Я распрощался с Александросом; у того были слезы на глазах. Я поспешно начал спускаться по тропе, вившейся по краю склона. Не успел я сделать и нескольких шагов, как меня догнал Александрос с букетиком цветов. Он сунул мне его, и мы повторно попрощались. Несколько раз я оглядывался и видел, как он все стоит и машет рукой. Тропа впереди круто спускалась вниз к узкой лощине. Я оглянулся напоследок. Александрос стоял на прежнем месте, теперь уже крохотная точка, и продолжал махать. Небо угрожающе потемнело; скоро стеной обрушится ливень и все затопит. Спускаясь, я спрашивал себя, увижу ли Фест когда-нибудь еще. Было немного грустно оттого, что со мной не было никого, чтобы разделить невероятный этот дар; одному смертному почти не под силу вынести его огромности. Может быть, потому я и оставил Александросу царские чаевые — не по щедрости своей, как он, верно, подумал, но из чувства вины. Если бы там даже никого не было, я все равно оставил бы что-нибудь.

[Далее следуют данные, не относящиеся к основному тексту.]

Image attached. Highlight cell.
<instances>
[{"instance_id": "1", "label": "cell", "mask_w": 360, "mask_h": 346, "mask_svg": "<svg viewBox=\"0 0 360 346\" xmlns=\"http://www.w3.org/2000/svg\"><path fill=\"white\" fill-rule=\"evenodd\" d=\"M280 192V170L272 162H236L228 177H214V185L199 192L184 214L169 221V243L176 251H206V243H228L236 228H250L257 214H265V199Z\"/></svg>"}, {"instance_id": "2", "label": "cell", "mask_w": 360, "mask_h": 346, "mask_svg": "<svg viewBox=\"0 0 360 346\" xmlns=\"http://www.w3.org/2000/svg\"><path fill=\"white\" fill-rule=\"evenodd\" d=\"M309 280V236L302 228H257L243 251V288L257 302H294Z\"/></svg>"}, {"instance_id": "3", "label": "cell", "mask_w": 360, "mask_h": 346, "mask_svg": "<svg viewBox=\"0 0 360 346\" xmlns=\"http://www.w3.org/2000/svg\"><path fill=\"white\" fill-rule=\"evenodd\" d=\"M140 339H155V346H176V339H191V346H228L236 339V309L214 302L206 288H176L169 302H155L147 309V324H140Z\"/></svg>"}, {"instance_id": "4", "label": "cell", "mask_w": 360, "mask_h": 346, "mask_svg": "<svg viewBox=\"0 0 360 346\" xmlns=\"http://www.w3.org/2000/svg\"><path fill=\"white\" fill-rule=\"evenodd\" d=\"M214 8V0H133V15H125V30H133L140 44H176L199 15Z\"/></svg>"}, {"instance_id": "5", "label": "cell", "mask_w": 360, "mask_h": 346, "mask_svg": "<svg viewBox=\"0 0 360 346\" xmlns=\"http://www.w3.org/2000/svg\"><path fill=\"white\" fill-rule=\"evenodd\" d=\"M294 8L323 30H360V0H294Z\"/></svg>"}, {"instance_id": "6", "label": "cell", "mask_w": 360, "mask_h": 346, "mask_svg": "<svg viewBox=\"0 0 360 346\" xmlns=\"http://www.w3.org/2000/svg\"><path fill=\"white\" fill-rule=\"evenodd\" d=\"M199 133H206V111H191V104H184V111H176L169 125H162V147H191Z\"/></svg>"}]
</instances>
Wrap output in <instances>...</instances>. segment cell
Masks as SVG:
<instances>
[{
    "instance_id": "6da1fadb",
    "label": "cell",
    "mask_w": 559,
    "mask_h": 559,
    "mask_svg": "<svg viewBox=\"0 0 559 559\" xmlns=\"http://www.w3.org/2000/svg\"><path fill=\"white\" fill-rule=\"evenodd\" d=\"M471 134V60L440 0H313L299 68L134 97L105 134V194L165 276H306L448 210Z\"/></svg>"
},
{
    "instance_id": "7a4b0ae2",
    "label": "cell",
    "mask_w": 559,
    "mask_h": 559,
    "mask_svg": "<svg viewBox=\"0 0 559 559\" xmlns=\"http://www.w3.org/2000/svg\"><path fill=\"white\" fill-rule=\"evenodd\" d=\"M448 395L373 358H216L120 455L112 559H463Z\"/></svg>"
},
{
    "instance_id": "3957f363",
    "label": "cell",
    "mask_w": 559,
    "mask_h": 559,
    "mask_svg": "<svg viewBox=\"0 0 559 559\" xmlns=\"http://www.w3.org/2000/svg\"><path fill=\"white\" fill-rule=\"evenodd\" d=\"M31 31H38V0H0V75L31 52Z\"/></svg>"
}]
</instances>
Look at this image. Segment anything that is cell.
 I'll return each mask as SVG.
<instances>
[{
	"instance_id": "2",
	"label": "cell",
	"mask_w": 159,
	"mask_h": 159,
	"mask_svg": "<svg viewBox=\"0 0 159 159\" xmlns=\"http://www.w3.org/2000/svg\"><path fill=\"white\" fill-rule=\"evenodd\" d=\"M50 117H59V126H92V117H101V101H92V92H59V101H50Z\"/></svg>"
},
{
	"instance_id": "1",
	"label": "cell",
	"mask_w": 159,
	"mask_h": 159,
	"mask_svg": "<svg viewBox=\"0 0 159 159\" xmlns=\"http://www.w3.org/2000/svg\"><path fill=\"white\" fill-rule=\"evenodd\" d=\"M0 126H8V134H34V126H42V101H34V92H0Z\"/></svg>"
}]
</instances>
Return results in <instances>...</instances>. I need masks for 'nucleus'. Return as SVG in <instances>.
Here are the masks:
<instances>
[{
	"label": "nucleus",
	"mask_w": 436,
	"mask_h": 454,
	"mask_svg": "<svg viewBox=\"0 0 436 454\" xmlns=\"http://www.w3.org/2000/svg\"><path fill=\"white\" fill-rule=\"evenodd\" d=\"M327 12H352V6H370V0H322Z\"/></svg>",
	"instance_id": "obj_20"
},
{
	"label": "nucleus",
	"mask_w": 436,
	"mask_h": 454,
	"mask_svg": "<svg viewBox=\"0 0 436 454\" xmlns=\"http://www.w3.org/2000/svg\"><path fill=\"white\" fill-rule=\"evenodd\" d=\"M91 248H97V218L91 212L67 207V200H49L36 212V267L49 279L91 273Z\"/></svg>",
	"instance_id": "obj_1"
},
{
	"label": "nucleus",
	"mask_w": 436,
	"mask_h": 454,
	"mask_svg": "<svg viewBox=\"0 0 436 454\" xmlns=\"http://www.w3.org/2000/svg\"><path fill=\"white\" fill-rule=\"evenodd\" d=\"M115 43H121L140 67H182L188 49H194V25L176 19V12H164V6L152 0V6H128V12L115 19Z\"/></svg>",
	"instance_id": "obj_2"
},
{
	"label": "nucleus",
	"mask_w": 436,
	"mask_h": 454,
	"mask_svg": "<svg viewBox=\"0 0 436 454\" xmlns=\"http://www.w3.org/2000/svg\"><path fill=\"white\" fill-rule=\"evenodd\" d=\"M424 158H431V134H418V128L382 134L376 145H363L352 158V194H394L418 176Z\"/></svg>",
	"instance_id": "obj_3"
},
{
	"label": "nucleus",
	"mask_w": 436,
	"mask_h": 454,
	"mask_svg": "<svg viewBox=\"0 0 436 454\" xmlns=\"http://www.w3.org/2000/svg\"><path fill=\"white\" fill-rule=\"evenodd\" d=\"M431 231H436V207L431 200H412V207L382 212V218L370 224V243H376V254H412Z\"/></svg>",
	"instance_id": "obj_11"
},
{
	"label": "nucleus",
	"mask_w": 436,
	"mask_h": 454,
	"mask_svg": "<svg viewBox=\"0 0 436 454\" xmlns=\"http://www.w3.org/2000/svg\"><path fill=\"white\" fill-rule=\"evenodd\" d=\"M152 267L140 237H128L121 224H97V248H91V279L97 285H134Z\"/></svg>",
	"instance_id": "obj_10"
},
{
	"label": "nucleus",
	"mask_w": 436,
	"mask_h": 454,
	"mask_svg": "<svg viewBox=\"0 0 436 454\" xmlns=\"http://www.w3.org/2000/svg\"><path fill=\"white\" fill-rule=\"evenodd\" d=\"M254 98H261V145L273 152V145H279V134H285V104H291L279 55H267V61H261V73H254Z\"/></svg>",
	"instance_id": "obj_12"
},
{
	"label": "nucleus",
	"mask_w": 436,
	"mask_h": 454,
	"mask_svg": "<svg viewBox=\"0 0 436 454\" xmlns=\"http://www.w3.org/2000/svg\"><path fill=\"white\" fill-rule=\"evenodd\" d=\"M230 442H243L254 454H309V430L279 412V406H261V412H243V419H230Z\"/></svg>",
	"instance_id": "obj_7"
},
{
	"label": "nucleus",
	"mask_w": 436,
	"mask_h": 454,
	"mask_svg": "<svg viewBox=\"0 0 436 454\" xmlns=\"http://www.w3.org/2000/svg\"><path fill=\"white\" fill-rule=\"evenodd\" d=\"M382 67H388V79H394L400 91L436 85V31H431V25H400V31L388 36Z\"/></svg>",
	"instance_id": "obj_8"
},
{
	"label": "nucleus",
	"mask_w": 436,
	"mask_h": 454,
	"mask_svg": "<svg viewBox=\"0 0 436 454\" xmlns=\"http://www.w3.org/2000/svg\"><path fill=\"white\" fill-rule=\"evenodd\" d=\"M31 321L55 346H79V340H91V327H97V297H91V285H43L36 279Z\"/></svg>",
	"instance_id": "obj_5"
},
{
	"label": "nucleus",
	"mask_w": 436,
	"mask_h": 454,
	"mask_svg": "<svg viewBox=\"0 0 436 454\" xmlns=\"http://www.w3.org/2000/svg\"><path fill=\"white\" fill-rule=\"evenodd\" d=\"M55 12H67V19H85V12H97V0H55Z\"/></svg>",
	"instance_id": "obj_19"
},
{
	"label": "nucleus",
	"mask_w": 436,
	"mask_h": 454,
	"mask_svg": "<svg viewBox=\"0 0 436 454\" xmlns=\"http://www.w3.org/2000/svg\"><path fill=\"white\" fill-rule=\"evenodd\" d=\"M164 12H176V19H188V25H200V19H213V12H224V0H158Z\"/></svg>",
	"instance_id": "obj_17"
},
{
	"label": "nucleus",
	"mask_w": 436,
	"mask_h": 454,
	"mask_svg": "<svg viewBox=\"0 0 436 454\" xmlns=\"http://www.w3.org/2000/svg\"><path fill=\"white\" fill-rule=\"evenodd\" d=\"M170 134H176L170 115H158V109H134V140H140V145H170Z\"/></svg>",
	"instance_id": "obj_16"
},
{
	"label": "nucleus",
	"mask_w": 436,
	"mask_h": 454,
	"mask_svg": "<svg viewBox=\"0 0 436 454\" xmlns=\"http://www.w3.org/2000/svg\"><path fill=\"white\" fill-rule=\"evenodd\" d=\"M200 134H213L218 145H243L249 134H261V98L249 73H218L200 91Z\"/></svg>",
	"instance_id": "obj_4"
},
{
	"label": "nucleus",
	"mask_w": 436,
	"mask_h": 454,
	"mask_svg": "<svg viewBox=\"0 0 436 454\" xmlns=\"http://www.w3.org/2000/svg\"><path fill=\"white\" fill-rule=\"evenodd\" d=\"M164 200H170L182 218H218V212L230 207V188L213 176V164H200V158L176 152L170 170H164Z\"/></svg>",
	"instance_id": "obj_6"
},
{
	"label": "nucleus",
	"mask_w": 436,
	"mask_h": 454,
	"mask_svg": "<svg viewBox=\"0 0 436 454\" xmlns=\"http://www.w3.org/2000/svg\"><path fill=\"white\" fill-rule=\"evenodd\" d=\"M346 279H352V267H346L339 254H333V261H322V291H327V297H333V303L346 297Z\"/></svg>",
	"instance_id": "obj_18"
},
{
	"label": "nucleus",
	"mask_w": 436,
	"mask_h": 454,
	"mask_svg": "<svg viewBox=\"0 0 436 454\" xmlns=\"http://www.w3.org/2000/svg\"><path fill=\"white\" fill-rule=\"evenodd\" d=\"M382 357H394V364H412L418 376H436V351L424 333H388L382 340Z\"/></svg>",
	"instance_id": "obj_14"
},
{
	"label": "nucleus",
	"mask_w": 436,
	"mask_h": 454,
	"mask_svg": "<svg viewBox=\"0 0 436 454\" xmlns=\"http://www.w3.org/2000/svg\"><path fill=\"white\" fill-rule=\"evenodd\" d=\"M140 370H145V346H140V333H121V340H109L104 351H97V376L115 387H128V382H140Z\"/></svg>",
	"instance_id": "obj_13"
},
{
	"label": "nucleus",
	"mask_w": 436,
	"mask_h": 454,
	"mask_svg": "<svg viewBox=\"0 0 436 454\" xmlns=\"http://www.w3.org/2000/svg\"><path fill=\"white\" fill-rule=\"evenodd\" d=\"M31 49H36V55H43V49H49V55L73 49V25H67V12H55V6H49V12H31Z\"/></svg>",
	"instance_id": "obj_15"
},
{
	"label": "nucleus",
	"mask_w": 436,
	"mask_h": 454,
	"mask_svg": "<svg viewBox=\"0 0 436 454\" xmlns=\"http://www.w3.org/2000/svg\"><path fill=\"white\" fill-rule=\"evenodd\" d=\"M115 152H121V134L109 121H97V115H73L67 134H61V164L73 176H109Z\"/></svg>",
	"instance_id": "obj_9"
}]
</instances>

Едва я забрался в машину, припустил дождь, сперва слегка, потом все сильней и сильней. К тому времени, как мы покинули плодородную равнину, земля представляла собой бурлящее водное пространство; то, что было окаменевшей на солнце глиной, песком, бесплодной почвой, пустошью, теперь представляло собой ряд затопленных террас, пересекаемых коричневыми бурными водопадами, реками, текущими во всех направлениях, мчащими к огромной впадине, над которой поднимался пар и заполненной мрачными глыбами земли, сучьями деревьев, камнями, кусками сланца, руды, дикими цветами, мертвыми насекомыми, ящерицами, тачками, пони, собаками, кошками, будками уборных, желтыми кукурузными початками, птичьими гнездами — всем, что не имело разума, или ног, или корней, чтобы спастись или устоять перед напором стихии. По другую сторону горы, под все тем же проливным дождем, мы проезжали мимо мужчин и женщин, сидящих, держа зонт над головой, верхом на крошечных животных, которые неторопливо спускались по склону. Молчаливые, печальные фигуры, движущиеся черепашьим шагом, как упорные пилигримы на пути к святыне. Громадные утесы-часовые, взгромоздившиеся на плечи друг другу, как шаткие пирамиды спичечных коробков на каминной доске у Пикассо, превратились в исполинские шишковатые грибы, сочащиеся черным пигментом. Покосившиеся, грозящие рухнуть, они под неистовствующим ливнем казались даже более страшными, чем прежде. Время от времени впереди вставала плоская гора, массив в тонких прожилках руд, несущий на вершине крохотное белое святилище под голубой крышей. Если б я не знал, что это Крит, то вообразил бы, что нахожусь на каком-то таинственном жутком монгольском плато, на запретном перевале, охраняемом злыми духами, которые затаились, поджидая случайного путника, чтобы свести его с ума своими трехногими мустангами и мертвецами, красными от хны, что стоят, как замерзшие семафоры, в лунном свете унылой ночи.